Segment Start: Text under study

What is the “final game plan” and what is Iran’s government searching for?

On March 5, 2021 Mohsen Rezaei, secretary of the Expediency Discernment Council, announced in an interview with the Financial Times that if the West sends a clear signal that it would remove sanctions on Iran, then Iran would be ready to return to the talks.

This speech was against the instructions and the red line drawn by the regime’s supreme leader Ali Khamenei and moving back to the negotiations step-by-step. This was faced with the hasty reaction of the regime’s foreign ministry.

Mohamad Javad Zarif as the foreign minister immediately in a tweet announced: “Iranian polity is vibrant & officials express diverse opinions But those opinions should NOT be confused with state policy As Iran’s FM & chief nuclear negotiator, I will shortly present our constructive concrete plan of action—through proper diplomatic channels.”

So, the question here is, what is the ‘constructive concrete plan of action’ that Zarif is speaking about, that he refused to announce in public and said would do so ‘through proper diplomatic channels?’

The propositions provided in the negotiations last Friday, which was presented by Deputy Foreign Minister Abbas Araghchi, showed that what they are calling the “Final Game Plan” is the cancellation of sanctions at once.

Japan’s Kyodo News Agency quoted a senior Iranian government official as saying that Iran had presented the ‘Final Game Plan’ before Vienna talks at the Imperial Frankfurt Hotel in Germany.

The basis of the plan was that the Americans would remove all sanctions, and thereafter Iran would return to the JCPOA. While in the virtual meeting on Tuesday, April 6, this plan was accepted by the participating countries, and the news said that the US government is rejecting it and desires the Step-by-Step policy.

Adding to this, the U.S. side did not accept the removal of sanctions that are based on the regime’s human rights violations and terrorism.

Segment End: Text under study
Segment Start: Stored data

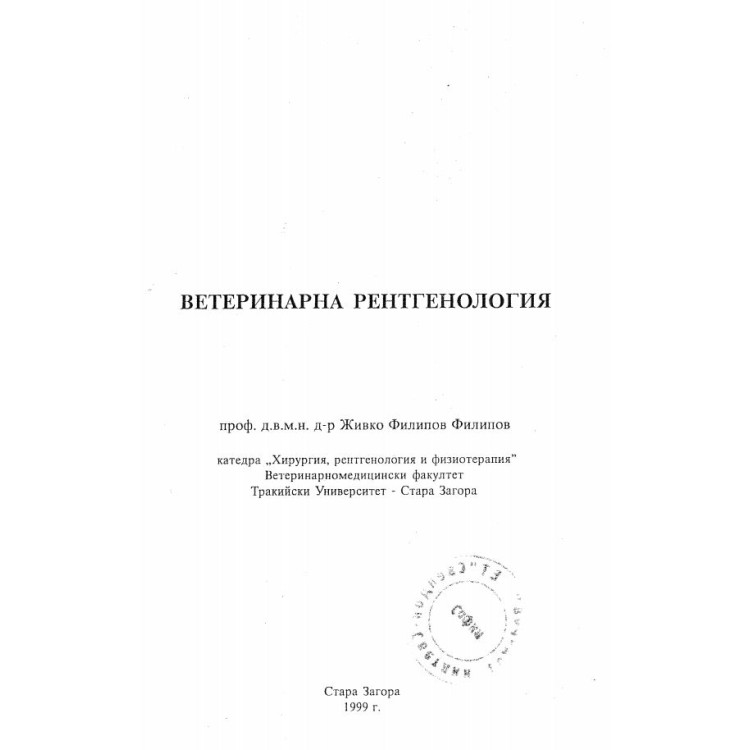 Ветеринарна рентгенология - Филипов 1999г.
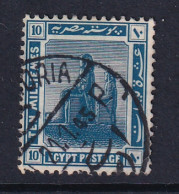 Egypt: 1921/22   Pictorial  SG91    10m   Dull Blue   Used - 1915-1921 Brits Protectoraat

Segment End: Stored data

→ **Prompt A**: In the text on Iran's nuclear talks, at which hotel did Iran present the "Final Game Plan" before the Vienna talks?
→ **Prompt B**: Echo the text on Iran's nuclear talks word for word, everything from "So, the question" down to "Hotel in Germany.".
→ **Prompt C**:
Check each statement against the text on Iran's nuclear talks. Answer yes or no for each, and quote the words that decide it.
(i) Mohsen Rezaei made his announcement in an interview with the Financial Times.
(ii) Zarif announced the constructive concrete plan of action in public.
(iii) The U.S. side accepted the removal of sanctions based on human rights violations and terrorism.

→ **Expected output A**: At the Imperial Frankfurt Hotel in Germany.

→ **Expected output B**:
So, the question here is, what is the ‘constructive concrete plan of action’ that Zarif is speaking about, that he refused to announce in public and said would do so ‘through proper diplomatic channels?’

The propositions provided in the negotiations last Friday, which was presented by Deputy Foreign Minister Abbas Araghchi, showed that what they are calling the “Final Game Plan” is the cancellation of sanctions at once.

Japan’s Kyodo News Agency quoted a senior Iranian government official as saying that Iran had presented the ‘Final Game Plan’ before Vienna talks at the Imperial Frankfurt Hotel in Germany.

→ **Expected output C**:
(i) Yes: "announced in an interview with the Financial Times"
(ii) No: "that he refused to announce in public"
(iii) No: "the U.S. side did not accept the removal of sanctions that are based on the regime’s human rights violations and terrorism"